Task goal: Among the records below, find the line that has "Pink Sprinkle Donut Necklace"; from there, give the lines again exactly, and stop after the line that has "Louis Vuitton Multicolore".

Source material:
:::

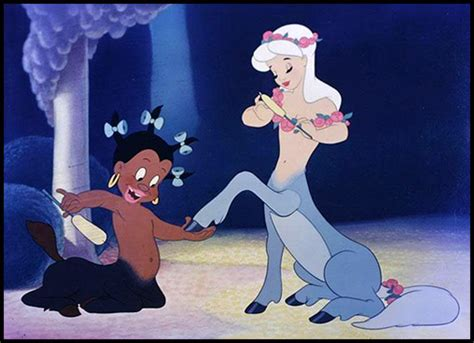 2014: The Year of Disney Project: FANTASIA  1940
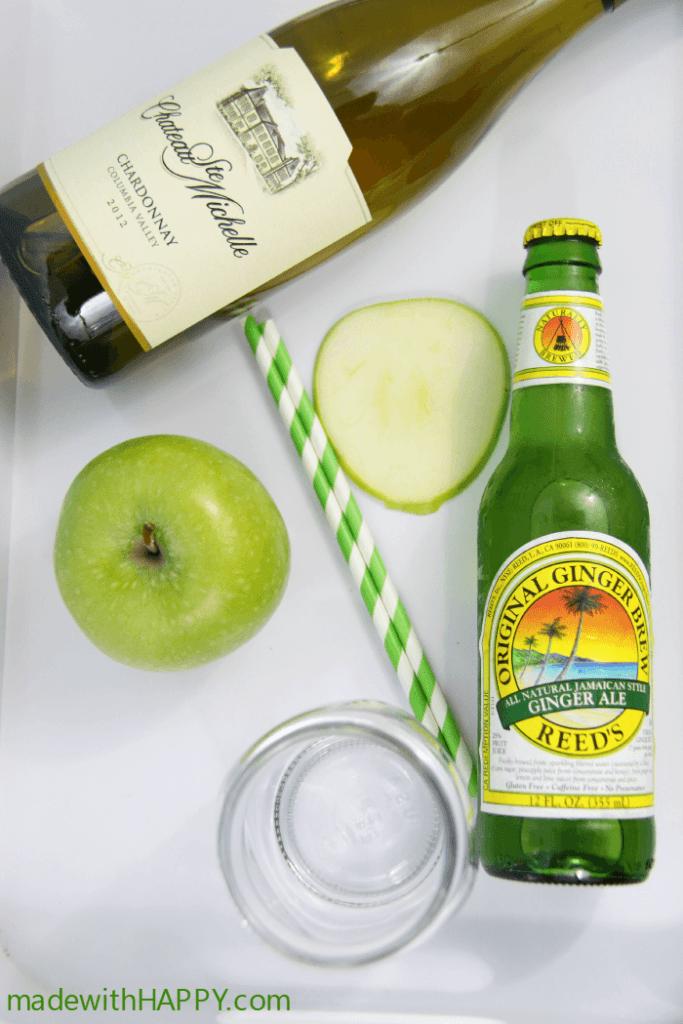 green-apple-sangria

:::

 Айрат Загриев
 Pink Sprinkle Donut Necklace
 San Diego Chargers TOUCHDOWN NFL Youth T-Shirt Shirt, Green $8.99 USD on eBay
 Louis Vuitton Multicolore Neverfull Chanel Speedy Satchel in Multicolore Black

:::

Response area:
 Pink Sprinkle Donut Necklace
 San Diego Chargers TOUCHDOWN NFL Youth T-Shirt Shirt, Green $8.99 USD on eBay
 Louis Vuitton Multicolore Neverfull Chanel Speedy Satchel in Multicolore Black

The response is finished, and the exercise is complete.